La nuit était calme dans les montagnes du sud du Liban… jusqu’à ce que le hurlement des réacteurs brise le silence. Une fois encore, des explosions ont illuminé des villages situés à plus de quarante kilomètres de la frontière israélienne. Un cessez-le-feu est théoriquement en vigueur depuis novembre 2024, mais la réalité sur le terrain raconte une tout autre histoire.
Un cessez-le-feu en sursis permanent
Depuis la signature de l’accord il y a un peu plus d’un an, les incidents n’ont jamais vraiment cessé. L’armée israélienne maintient une présence dans cinq points stratégiques au sud du Liban et multiplie les opérations aériennes. Cette fois, c’est la région de Jbaa, perchée dans l’Iqlim al-Tuffah, qui a été visée par plusieurs vagues de frappes dans la nuit de lundi à mardi.
Des habitations ont été endommagées, des familles terrorisées, et pourtant Israël affirme n’avoir ciblé que des infrastructures militaires appartenant au Hezbollah. Sites de lancement de roquettes, complexe d’entraînement de la force d’élite Radwane, champs de tir… la liste des objectifs annoncés est longue et précise.
Que s’est-il réellement passé à Jbaa ?
Jbaa n’est pas n’importe quel village. Situé bien au nord du fleuve Litani, il échappe théoriquement à la zone où le Hezbollah est censé avoir démantelé toutes ses infrastructures militaires avant la fin décembre. Pourtant, c’est précisément là que les avions israéliens ont frappé, comme ils l’avaient déjà fait le 4 décembre.
Pour l’état-major israélien, la justification est simple : le mouvement chiite se réarme activement. Les services de renseignement affirment avoir détecté de nouveaux mouvements de missiles et la reconstruction de positions détruites pendant la guerre de 2024. Des menaces avaient d’ailleurs été formulées publiquement début novembre : toute tentative de reconstitution des capacités militaires serait sanctionnée immédiatement.

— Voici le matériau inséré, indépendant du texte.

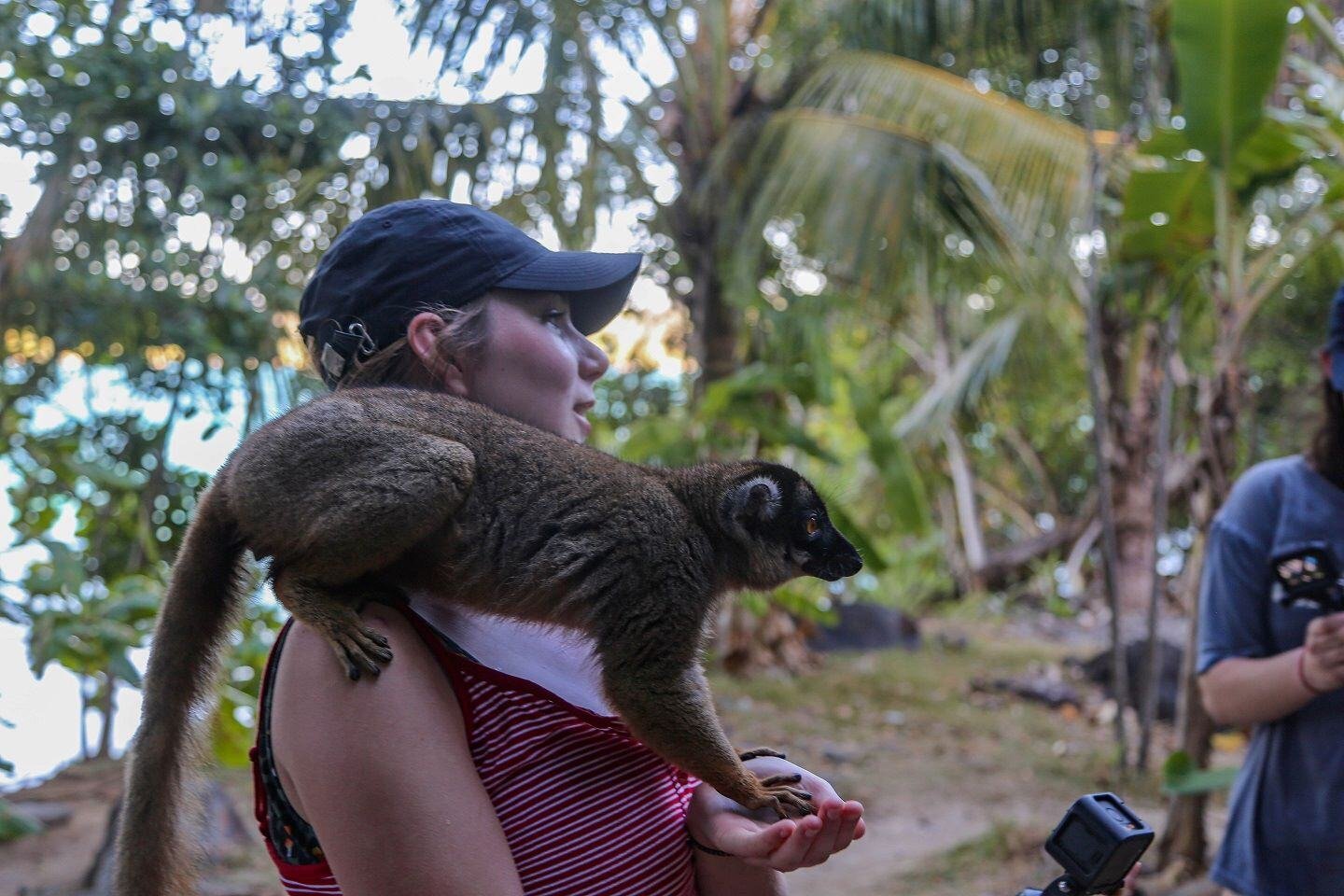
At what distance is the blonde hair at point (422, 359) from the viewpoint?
1.68 meters

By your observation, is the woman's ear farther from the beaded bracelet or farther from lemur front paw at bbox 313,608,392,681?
the beaded bracelet

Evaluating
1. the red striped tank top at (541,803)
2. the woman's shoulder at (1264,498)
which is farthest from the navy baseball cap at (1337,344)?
the red striped tank top at (541,803)

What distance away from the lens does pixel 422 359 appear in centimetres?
172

« Nous avons frappé des infrastructures appartenant à l’organisation terroriste Hezbollah dans plusieurs zones du sud du Liban »
Communiqué des Forces armées israéliennes
Le Hezbollah, un géant blessé mais toujours debout
Il faut le rappeler : le mouvement dirigé pendant des décennies par Hassan Nasrallah a subi des pertes colossales. L’assassinat de son chef historique en septembre 2024 à Beyrouth a marqué un tournant. Des milliers de combattants tués, des arsenaux détruits, une grande partie de l’infrastructure de commandement décapitée.
Mais affaibli ne veut pas dire disparu. Dans les villages chiites du sud, le Hezbollah conserve un ancrage social et militaire profond. Et même diminuée, la force Radwane reste une unité crainte, capable de mener des opérations d’infiltration que redoute particulièrement Israël.
Washington, qui a joué un rôle central dans la négociation du cessez-le-feu, accentue aujourd’hui la pression sur Beyrouth. L’objectif américain est clair : obtenir un désarmement effectif du Hezbollah au sud du Litani, conformément à la résolution 1701 de l’ONU, vieille de près de vingt ans mais jamais pleinement appliquée.
L’armée libanaise au cœur de la tempête
Coincée entre les exigences israéliennes et les réalités politiques internes, l’armée libanaise marche sur une corde raide. Son commandant, le général Joseph Aoun, a reçu récemment l’émissaire français Jean-Yves Le Drian. Message transmis : non, l’armée ne reste pas les bras croisés.
Le président libanais a même affirmé être prêt à tout contrôle international pour prouver la bonne foi de ses troupes. Un comité de surveillance réunissant Liban, Israël, États-Unis, France et ONU doit d’ailleurs se réunir le 19 décembre dans le sud. L’enjeu est immense : démontrer que le désarmement progresse ou risquer une reprise ouverte des hostilités.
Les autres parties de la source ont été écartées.